While I do believe the gentleman’s intentions were good, and I do believe he generally did good work, I asked someone who made custom wheels to make me a set that should have been impossible, and then I never really questioned how he did it. I wanted a wheel that fit around a Stoptech Big Brake kit, but also that had a “lip” to it. All the wheels that would fit around these brakes were either flat-faced or very expensive HRE’s which, at the time, it seemed everyone already had.
But this gentleman made me a set of three-piece forged wheels, which did fit around the brakes, and did have a lip on them, and he did it at a reasonable price. Red flags should have gone up. But I didn't have any problems until my Goodyear F1 Supercar tires wore out and I fitted the then-new Michelin Pilot Super Sports. Spokes started cracking—not from pothole impacts, but under lateral loads. First one spoke, then two spokes, then five. I later learned that in order to fulfill all my requests for a wheel, he trimmed the back of the spokes to fit around the brake caliper, making the spokes weaker than they should have been. The car now wears HRE’s.
I also spent a summer, in my early 20’s, with the exhaust of the Corvette removed entirely. That’s right; I took my otherwise stock Corvette and went open headers for the summer. It made the computer go haywire, it melted some wiring, it was just a mess in general. I don’t recommend that either.

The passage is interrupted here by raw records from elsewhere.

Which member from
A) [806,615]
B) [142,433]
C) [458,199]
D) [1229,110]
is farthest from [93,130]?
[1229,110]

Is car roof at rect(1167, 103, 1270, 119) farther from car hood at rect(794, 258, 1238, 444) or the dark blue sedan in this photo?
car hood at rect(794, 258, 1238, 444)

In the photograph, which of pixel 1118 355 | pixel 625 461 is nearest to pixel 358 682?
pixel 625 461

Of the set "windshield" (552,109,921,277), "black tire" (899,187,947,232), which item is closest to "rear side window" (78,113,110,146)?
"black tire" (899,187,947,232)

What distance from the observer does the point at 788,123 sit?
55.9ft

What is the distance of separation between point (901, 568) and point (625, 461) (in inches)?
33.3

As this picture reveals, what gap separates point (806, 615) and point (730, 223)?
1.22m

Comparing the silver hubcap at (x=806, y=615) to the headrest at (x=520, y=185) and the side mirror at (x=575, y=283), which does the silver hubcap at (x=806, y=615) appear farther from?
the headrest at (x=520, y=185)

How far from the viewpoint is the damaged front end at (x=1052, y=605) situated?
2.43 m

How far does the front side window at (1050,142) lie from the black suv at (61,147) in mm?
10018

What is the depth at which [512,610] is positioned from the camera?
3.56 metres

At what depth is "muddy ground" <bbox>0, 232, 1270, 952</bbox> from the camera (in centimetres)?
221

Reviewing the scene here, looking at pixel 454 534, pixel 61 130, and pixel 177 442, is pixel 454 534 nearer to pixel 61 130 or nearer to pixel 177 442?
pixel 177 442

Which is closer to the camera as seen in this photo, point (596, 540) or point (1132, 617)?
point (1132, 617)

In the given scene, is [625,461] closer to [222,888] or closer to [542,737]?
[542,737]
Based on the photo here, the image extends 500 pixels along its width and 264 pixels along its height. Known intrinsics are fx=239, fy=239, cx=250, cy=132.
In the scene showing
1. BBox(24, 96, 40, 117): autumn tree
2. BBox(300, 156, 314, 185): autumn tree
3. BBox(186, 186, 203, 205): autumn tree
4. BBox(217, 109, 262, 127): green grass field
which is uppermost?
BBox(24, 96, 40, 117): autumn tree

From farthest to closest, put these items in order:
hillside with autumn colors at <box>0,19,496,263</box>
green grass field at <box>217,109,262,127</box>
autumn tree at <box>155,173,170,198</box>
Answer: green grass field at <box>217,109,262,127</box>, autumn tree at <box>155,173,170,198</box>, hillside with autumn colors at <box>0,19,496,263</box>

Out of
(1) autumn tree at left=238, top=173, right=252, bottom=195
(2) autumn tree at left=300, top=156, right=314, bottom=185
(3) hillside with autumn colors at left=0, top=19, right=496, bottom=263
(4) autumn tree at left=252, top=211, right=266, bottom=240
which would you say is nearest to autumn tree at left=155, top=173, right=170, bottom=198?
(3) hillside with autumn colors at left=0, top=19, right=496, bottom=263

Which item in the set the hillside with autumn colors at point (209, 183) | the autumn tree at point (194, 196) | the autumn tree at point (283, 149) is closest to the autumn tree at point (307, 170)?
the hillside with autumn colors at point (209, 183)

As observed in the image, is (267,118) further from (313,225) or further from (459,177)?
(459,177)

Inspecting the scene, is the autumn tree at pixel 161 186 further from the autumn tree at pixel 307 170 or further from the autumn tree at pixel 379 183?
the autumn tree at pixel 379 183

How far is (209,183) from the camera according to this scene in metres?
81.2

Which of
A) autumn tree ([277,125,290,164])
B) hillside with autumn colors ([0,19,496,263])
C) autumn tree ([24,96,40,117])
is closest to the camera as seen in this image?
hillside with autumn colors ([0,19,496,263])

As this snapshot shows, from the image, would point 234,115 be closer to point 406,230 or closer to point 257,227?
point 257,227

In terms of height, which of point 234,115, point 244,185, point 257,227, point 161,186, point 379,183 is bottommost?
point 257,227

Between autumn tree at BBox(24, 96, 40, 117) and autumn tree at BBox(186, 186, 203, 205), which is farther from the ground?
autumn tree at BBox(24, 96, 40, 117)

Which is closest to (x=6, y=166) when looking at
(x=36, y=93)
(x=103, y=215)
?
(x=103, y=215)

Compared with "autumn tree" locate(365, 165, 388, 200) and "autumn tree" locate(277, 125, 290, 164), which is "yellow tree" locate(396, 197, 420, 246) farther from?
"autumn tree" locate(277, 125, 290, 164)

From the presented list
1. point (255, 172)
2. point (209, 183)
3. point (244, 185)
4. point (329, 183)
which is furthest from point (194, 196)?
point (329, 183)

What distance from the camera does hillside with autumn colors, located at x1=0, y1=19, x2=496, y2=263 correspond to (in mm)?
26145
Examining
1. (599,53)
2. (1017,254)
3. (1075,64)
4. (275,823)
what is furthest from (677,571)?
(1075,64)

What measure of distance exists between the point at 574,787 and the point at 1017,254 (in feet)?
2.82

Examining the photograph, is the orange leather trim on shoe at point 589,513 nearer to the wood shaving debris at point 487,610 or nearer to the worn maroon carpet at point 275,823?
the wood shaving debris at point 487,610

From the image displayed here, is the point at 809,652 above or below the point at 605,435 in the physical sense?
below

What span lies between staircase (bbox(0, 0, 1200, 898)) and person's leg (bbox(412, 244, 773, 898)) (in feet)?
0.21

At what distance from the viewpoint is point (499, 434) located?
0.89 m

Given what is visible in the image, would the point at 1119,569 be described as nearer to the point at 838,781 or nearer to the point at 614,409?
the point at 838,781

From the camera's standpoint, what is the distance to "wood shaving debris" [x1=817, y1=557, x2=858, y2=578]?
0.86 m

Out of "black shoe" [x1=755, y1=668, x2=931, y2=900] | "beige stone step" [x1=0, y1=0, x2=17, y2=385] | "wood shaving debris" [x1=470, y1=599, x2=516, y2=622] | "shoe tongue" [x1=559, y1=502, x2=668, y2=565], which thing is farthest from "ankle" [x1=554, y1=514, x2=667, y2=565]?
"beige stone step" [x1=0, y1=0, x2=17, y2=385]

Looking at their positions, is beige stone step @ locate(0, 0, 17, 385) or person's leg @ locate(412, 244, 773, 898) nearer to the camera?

Car That I Ruined: 2013 Chevrolet Volt
I only performed one modification to my 2013 Volt, but I got that one wrong too. Went for a 20% tint on the windows, which looked cool, but it made it impossible to see out of at night. And since this was a base-model Volt with no backup camera, parallel parking or using the sideview mirrors for tight maneuvering required putting the front windows down to see. I have finally learned that a 35% tint, which I have on the Focus RS, is about right for cooling versus seeing.
Car That I Ruined: 1988 Ford Mustang
We’ve been over it, with my “Nothing Surprises Me Anymore” Mustang. With this car, I’ve broken my own rules about what to avoid so you won’t ruin your car. In fact, I’ve broken rules 1 through 4 on that list. I’ve also ignored steps 1 and 3 on my list of the best ways to modify your street car. And that is why the car is currently at BBI Autosport right now with a leaking brand-new fuel tank and inconsistent steering, despite a complete column rebuild. As they say, fuck my life.
So, why do I have the right to call a car ruined in a video? Simple. I’ve been there, and we can smell our own.